Cerea flexibilitas is a peculiar clinical examination feature of catatonia. Cerea means waxy in Latin, and the complete term describes initial resistance to movement followed by flexibility similar to bending a wax candle [6]. In contrast, this patient had no initial resistance to movement and instead appeared to assist the examiner, demonstrating mitgehen(facilitatory paratonia/automatic obedience). Her arms remained suspended in midair due to catalepsy (online suppl. video).

In animal models, catalepsy testing is defined as ‘placing an animal into an unusual posture and recording the time taken to correct this posture’ [7]. Catalepsy has originally been thought to occur solely due to lack of dopamine. In fact, assays of catalepsy in laboratory animals have been used to determine the degree of nigrostriatal dopaminergic blockade for example by phenothiazine and butyrophenone neuroleptics [8]. In addition, this effect has been studied as an experimental model of Parkinson’s disease in animals.
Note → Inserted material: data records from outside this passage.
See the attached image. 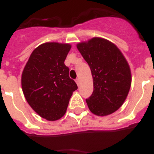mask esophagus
Here are the masks:
<instances>
[{"label":"esophagus","instance_id":"esophagus-1","mask_svg":"<svg viewBox=\"0 0 154 154\" xmlns=\"http://www.w3.org/2000/svg\"><path fill=\"white\" fill-rule=\"evenodd\" d=\"M75 82H76V83H77V85H79V79H75Z\"/></svg>","mask_w":154,"mask_h":154}]
</instances>
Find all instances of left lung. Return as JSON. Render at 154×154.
<instances>
[{
	"label": "left lung",
	"instance_id": "left-lung-1",
	"mask_svg": "<svg viewBox=\"0 0 154 154\" xmlns=\"http://www.w3.org/2000/svg\"><path fill=\"white\" fill-rule=\"evenodd\" d=\"M89 64L93 79V92L85 99L89 110L99 116L109 115L126 100L131 85L130 65L115 44L93 38L77 45Z\"/></svg>",
	"mask_w": 154,
	"mask_h": 154
}]
</instances>
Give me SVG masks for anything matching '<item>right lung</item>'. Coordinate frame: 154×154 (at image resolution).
Instances as JSON below:
<instances>
[{
    "instance_id": "1",
    "label": "right lung",
    "mask_w": 154,
    "mask_h": 154,
    "mask_svg": "<svg viewBox=\"0 0 154 154\" xmlns=\"http://www.w3.org/2000/svg\"><path fill=\"white\" fill-rule=\"evenodd\" d=\"M71 45L46 42L30 55L21 75L23 93L30 106L48 121L62 118L78 89L65 65Z\"/></svg>"
}]
</instances>
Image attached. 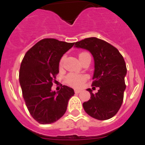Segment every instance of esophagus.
<instances>
[{"label": "esophagus", "instance_id": "esophagus-1", "mask_svg": "<svg viewBox=\"0 0 145 145\" xmlns=\"http://www.w3.org/2000/svg\"><path fill=\"white\" fill-rule=\"evenodd\" d=\"M80 92H81V90H80V89H74L75 93H80Z\"/></svg>", "mask_w": 145, "mask_h": 145}]
</instances>
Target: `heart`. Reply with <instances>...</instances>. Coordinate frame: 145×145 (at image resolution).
I'll return each mask as SVG.
<instances>
[{"instance_id": "1", "label": "heart", "mask_w": 145, "mask_h": 145, "mask_svg": "<svg viewBox=\"0 0 145 145\" xmlns=\"http://www.w3.org/2000/svg\"><path fill=\"white\" fill-rule=\"evenodd\" d=\"M87 52H81L79 54V59L81 61L82 58L84 56V55L86 54ZM64 58H61L59 62V65H61L62 62H63ZM87 79V76L84 74H69L67 75V77L65 78V82L66 84L69 85V86H72V87H80L83 86L84 83L86 80Z\"/></svg>"}]
</instances>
Fluphenazine and other dopamine receptor blocking agents have been reported to cause catatonia in humans [1]. The current terminology for this effect is neuroleptic-induced catatonia and leads the treating physician into the ‘catatonic dilemma’ whereby even milder second generation antipsychotics can be both a cause and treatment of catatonia [9]. This patient continued to improve on quetiapine 25 mg dosed in the evening after quetiapine was held for the first two hospital days.

A much more nuanced view of the pathophysiology of catatonia has emerged over time, with possible contribution not only by D2 dopaminergic hypoactivity, but also cholinergic and serotonergic hyperactivity, glutamate hyperactivity, and GABAA hypoactivity [9]. The picture is even more complex, as an animal study showed that serotonergic agonists may interfere with dopamine receptor antagonist-induced catalepsy [10]. Another novel theory proposes that catatonia is related to an evolutionary fear response, arising from a need to stay still to avoid being noticed by predators trained to detect movement [4], which may be especially relevant to psychiatric causes of the syndrome. Attacks of catalepsy even in de La Mettrie’s case description could be triggered by ‘the tiniest scare’ [5].

In addition to correcting the underlying organic abnormality, specific treatments for catatonia are available. In light of the possible mechanisms described above, benzodiazepines and N-methyl-D-aspartate antagonists such as amantadine and memantine are useful treatments [4]. Atypical antipsychotics may be helpful, but the ‘catatonic dilemma’ needs to be contemplated in each individual case. Electroconvulsive therapy may be considered in medication refractory cases [4].

In conclusion, catatonia may have both organic and psychiatric causes. Proper recognition of metabolic causes of catatonia in this case allowed for appropriate therapy and resolution of symptoms.